Cekungan dimensi ruangwaktu-energi jagat raya
Lengkungan atau cekungan dimensi kosmik ini membuat setiap benda massif dalam jagat raya (sebuah planet, misalnya, yang jika dibandingkan luasnya jagat raya hanya menjadi seukuran atom) memiliki apa yg dinamakan forsa gravitasi. Untuk membuat anda lebih jelas memahami, saya beri ilustrasi begini: jika di tanah datar yang luas ada sebuah cekungan dalam yang luas, air akan ditarik mengalir ke cekungan itu. Forsa yang menarik air ini ke dalam cekungan inilah forsa gravitasi.
Energi dari gravitasi dan dari dark matter dan dark energy yang tak terlihat sebetulnya menyelubungi dunia kita sehari-hari. 96 persen jagat raya kita terdiri dari dark matter (26 persen) dan dark energy (70 persen) yang tak kasat mata. Pengetahuan kita tentang materi gelap dan energi gelap masih sangat minim; keduanya masih diselimuti lapisan kabut tebal misteri yang perlahan-lahan akan berhasil dihembus jauh oleh para saintis.

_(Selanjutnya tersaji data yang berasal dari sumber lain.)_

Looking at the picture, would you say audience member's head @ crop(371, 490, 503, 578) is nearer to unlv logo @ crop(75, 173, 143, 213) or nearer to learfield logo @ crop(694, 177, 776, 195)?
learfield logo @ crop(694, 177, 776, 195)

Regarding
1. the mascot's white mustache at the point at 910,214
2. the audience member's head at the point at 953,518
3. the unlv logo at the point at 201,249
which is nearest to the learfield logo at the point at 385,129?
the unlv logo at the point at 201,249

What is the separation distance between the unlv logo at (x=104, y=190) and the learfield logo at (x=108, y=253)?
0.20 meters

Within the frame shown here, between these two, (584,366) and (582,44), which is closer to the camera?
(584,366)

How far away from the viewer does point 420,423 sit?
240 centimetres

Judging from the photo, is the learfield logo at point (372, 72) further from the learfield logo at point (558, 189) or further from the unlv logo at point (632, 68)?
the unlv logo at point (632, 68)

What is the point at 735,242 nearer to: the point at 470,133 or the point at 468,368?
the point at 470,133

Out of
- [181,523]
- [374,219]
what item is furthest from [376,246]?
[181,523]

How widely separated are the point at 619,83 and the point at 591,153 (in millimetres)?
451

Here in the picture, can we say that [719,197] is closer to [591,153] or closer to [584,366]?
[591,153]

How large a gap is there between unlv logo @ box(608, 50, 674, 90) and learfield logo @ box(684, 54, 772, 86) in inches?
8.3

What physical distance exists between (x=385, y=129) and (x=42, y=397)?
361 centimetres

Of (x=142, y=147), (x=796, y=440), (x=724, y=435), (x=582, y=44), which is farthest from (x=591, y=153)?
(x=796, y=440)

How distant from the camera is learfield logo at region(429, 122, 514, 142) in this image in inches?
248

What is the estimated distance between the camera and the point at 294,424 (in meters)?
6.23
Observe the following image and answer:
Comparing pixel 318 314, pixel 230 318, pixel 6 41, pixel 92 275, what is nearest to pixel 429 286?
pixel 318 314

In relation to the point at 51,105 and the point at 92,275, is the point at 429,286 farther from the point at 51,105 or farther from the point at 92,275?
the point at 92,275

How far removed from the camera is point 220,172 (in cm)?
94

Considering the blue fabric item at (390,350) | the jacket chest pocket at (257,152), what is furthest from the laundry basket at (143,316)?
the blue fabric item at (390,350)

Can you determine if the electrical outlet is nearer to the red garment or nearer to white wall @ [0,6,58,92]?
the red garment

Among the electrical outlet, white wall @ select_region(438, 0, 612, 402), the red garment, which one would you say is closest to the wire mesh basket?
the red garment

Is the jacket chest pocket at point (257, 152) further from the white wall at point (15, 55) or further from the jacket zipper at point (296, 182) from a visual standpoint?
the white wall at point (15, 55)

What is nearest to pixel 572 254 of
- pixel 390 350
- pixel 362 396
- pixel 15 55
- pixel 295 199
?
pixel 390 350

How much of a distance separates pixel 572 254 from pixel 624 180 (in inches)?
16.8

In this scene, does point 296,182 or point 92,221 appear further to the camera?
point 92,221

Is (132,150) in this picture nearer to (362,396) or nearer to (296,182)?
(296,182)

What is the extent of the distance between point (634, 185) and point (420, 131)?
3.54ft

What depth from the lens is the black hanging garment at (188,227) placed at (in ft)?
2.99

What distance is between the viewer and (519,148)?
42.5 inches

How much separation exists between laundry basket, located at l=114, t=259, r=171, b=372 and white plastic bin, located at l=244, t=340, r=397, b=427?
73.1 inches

Tapi kata Einstein, dimensi ruangwaktu-energi kosmik ini bukan hanya melengkung atau mencekung, tapi juga menimbulkan riak gelombang gravitasi yang dinamakan gelombang gravitasional (gravitational waves atau GW). Merujuk kembali ke ilustrasi di atas, air tidak mengalir linier ke lubang cekung di tanah, tetapi sebagai aliran gelombang-gelombang. Oleh observatorium yang diberi nama LIGO (Laser Interferometer Gravitational-Wave Observatory) baru saja GW terkonfirmasi ada, sebagaimana diberitakan dalam situsweb resmi LIGO tanggal 11 Februari 2016 (lihat https://www.ligo.caltech.edu/). Observatorium LIGO dibangun di dua kota Livingstone, Lousiana, dan kota Hanford, Washington. Jarak antara kedua kota ini 3.002 km. Ketika dioperasikan, kedua LIGO ini bekerja bersama. GW yang terdeteksi LIGO ini berasal dari sinyal yang tertangkap 14 September 2015 yang berasal dari dua black holes yang melebur jadi satu (merging), yang berjarak 1,3 milyar tahun cahaya dari planet Bumi.

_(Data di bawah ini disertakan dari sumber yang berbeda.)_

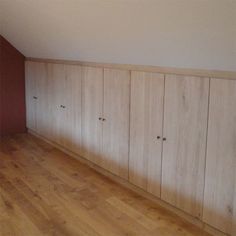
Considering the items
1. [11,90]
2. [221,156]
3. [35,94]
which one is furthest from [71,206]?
[11,90]

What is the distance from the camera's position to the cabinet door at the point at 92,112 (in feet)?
11.6

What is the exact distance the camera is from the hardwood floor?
247 cm

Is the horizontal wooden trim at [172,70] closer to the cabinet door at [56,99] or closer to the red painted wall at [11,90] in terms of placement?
the cabinet door at [56,99]

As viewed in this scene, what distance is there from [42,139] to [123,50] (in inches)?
101

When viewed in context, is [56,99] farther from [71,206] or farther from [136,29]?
[136,29]

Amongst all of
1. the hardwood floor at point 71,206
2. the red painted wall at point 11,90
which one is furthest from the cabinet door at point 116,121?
the red painted wall at point 11,90

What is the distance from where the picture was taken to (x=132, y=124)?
309 cm

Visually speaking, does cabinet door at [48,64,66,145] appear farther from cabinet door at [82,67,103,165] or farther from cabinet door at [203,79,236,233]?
cabinet door at [203,79,236,233]

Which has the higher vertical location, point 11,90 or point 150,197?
point 11,90

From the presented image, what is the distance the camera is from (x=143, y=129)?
2.97 metres

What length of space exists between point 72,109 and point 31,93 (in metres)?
1.37

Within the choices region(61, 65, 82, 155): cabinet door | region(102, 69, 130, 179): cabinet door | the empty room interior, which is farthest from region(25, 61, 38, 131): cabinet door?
region(102, 69, 130, 179): cabinet door

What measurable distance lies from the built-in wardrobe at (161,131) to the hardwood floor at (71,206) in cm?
18

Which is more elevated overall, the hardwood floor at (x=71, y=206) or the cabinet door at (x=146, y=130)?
the cabinet door at (x=146, y=130)
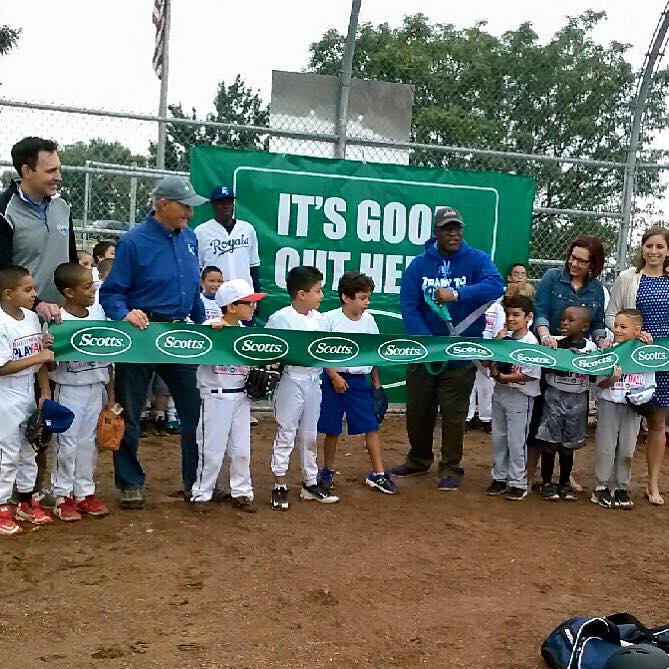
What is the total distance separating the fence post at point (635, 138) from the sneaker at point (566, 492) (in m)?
3.84

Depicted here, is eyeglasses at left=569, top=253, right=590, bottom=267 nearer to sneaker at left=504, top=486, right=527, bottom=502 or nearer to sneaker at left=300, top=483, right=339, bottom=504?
sneaker at left=504, top=486, right=527, bottom=502

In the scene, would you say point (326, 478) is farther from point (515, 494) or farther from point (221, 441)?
point (515, 494)

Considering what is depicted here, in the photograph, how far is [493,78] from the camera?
11.6m

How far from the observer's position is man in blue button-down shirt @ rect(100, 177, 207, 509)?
5.73 meters

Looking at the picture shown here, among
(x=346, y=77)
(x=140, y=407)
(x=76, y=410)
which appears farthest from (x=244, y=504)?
(x=346, y=77)

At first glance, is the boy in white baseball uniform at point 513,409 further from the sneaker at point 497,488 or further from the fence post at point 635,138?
the fence post at point 635,138

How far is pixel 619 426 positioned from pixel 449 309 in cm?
154

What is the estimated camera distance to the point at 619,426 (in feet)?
→ 22.0

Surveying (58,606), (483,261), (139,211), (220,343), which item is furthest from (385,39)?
(58,606)

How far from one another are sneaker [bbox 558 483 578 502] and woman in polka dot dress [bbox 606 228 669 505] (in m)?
0.60

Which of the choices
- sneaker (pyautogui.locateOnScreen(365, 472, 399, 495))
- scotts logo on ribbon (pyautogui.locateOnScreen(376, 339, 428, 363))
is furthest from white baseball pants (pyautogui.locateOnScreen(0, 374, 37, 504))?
sneaker (pyautogui.locateOnScreen(365, 472, 399, 495))

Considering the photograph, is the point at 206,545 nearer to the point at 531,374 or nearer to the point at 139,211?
the point at 531,374

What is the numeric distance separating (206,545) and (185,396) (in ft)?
3.69

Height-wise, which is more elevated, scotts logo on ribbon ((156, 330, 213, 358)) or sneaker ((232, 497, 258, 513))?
scotts logo on ribbon ((156, 330, 213, 358))
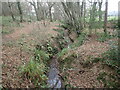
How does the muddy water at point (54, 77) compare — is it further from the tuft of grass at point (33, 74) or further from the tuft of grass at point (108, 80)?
the tuft of grass at point (108, 80)

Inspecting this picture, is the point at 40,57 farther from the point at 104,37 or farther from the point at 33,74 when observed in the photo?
the point at 104,37

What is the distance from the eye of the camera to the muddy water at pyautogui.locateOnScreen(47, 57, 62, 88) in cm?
691

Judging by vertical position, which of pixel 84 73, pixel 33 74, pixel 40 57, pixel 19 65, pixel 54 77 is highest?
pixel 19 65

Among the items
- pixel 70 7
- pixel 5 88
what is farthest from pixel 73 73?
pixel 70 7

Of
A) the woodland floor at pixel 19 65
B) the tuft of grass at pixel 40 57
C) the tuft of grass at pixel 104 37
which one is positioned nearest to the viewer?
the woodland floor at pixel 19 65

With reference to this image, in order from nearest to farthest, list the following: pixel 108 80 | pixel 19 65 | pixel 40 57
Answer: pixel 108 80, pixel 19 65, pixel 40 57

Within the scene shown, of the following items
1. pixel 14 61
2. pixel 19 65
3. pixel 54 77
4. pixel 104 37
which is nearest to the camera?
Result: pixel 19 65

Ini sebuah temuan revolusioner yang akan membawa sains fisika ke suatu babak baru yang akan memberi banyak pengetahuan baru bagi manusia dalam memahami struktur tenunan jagat raya mahaluas.

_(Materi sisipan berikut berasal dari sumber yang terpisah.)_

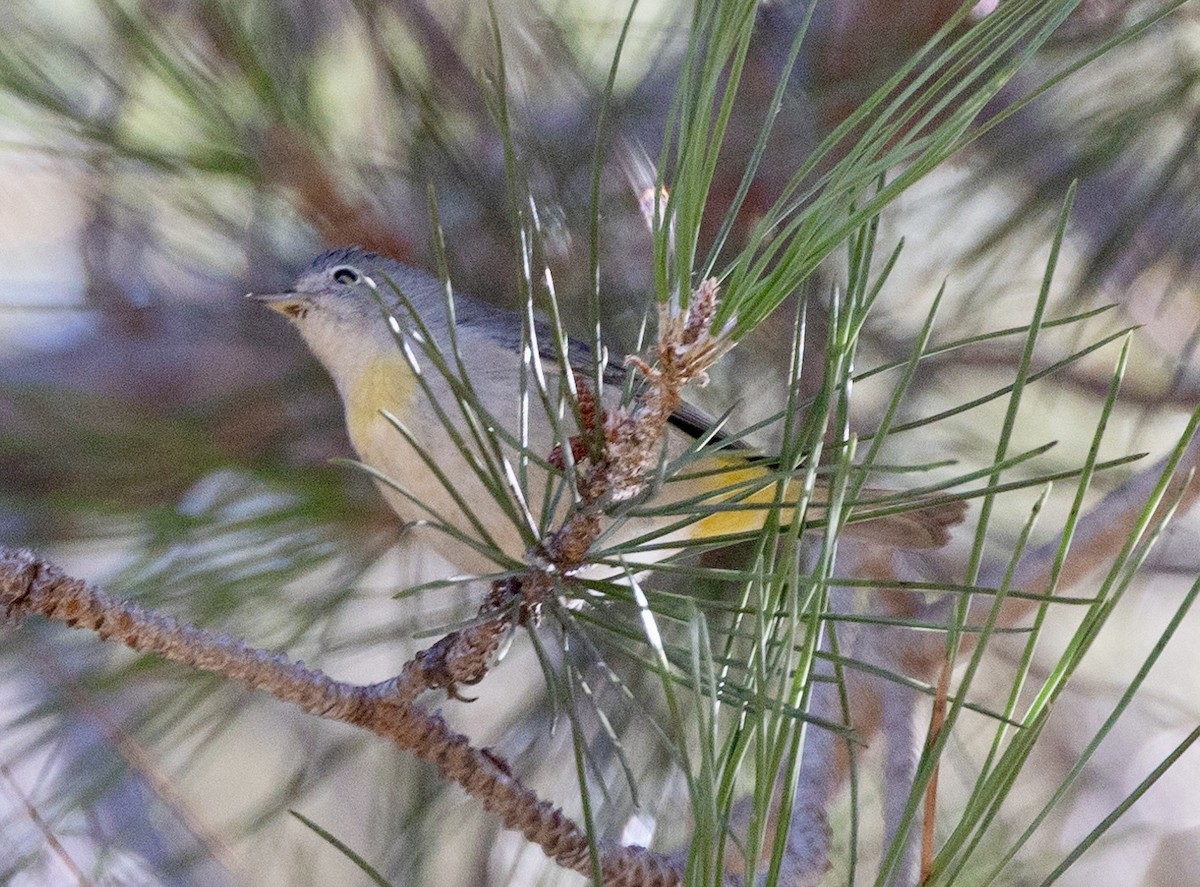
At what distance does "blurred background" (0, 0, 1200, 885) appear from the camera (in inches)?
52.8

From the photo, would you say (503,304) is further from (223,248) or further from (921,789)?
(921,789)

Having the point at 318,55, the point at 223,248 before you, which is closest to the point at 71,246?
the point at 223,248

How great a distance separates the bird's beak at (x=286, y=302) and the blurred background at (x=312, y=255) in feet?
0.18

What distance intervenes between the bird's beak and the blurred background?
0.18ft

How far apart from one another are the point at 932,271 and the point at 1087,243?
0.18 metres

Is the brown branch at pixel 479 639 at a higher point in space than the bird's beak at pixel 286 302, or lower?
lower

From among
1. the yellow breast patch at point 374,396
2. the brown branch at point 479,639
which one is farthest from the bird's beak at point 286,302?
the brown branch at point 479,639

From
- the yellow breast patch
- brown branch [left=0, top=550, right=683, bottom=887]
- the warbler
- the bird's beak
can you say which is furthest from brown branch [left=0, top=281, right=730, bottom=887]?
the bird's beak

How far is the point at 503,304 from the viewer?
1576 mm

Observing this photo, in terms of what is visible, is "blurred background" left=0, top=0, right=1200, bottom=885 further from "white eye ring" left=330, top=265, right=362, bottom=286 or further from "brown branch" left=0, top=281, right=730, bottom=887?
"brown branch" left=0, top=281, right=730, bottom=887

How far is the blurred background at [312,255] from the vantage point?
52.8 inches

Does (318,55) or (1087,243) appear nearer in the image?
(318,55)

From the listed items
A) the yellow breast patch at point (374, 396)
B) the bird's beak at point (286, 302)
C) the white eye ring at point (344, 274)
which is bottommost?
the yellow breast patch at point (374, 396)

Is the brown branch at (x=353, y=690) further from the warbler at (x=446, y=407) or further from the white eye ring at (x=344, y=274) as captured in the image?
the white eye ring at (x=344, y=274)
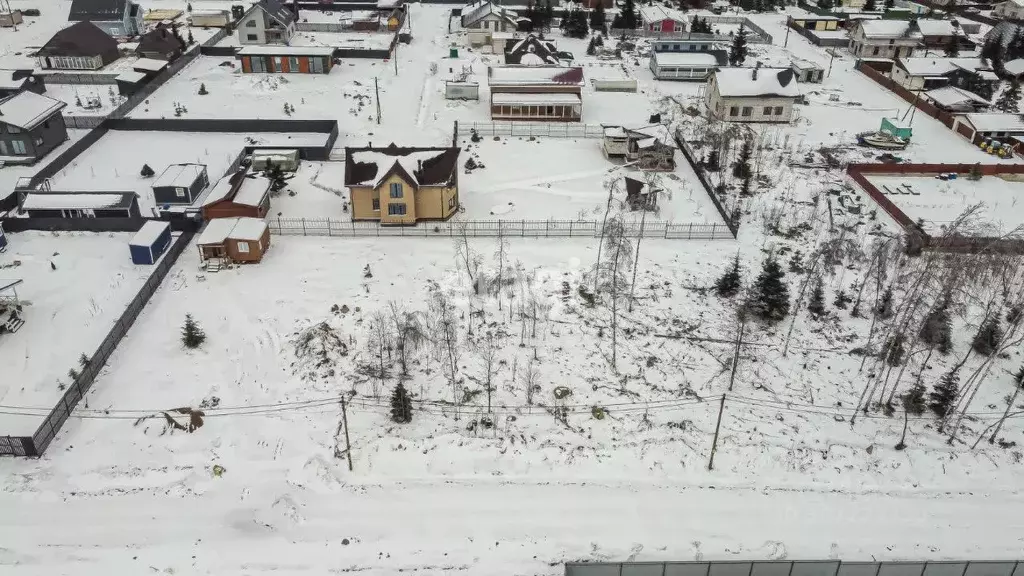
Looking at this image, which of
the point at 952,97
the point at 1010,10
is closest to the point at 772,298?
the point at 952,97

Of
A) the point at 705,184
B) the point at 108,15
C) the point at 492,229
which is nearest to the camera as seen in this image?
the point at 492,229

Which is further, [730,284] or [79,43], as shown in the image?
[79,43]

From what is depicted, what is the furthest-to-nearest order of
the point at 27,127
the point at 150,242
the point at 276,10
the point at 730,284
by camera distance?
the point at 276,10, the point at 27,127, the point at 150,242, the point at 730,284

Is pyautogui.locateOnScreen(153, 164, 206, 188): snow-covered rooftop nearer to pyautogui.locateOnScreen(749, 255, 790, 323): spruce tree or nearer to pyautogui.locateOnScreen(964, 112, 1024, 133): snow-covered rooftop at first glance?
pyautogui.locateOnScreen(749, 255, 790, 323): spruce tree

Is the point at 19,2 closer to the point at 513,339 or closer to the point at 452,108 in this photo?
the point at 452,108

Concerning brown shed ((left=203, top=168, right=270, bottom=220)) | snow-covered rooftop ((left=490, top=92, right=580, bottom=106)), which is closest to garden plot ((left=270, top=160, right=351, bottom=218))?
brown shed ((left=203, top=168, right=270, bottom=220))

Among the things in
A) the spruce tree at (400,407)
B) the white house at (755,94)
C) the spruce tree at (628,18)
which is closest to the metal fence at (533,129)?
the white house at (755,94)

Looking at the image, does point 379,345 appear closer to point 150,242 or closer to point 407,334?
point 407,334

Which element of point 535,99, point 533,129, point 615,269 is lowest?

Observatorium LIGO Livingstone, Lousiana, dan LIGO Hanford, Washington
GW dapat muncul lebih dari satu peristiwa kosmik yang besar seperti terleburnya (atau tabrakan) dua black holes atau berupa forsa yang merambat sentrifugal dari dua bintang neutron besar yang mengorbit pada sebuah black hole massif. GW juga memancar dari sebuah bintang besar yang meledak yang kita namakan supernova. Dus, karena big bang itu adalah sebuah ledakan mahadahsyat dari singularitas black hole yang sangat massif dan berenergi mahakuat, GW juga pasti terpancar di saat-saat pertama nanodetik terjadinya dentuman besar ini, 13,8 milyar tahun lalu.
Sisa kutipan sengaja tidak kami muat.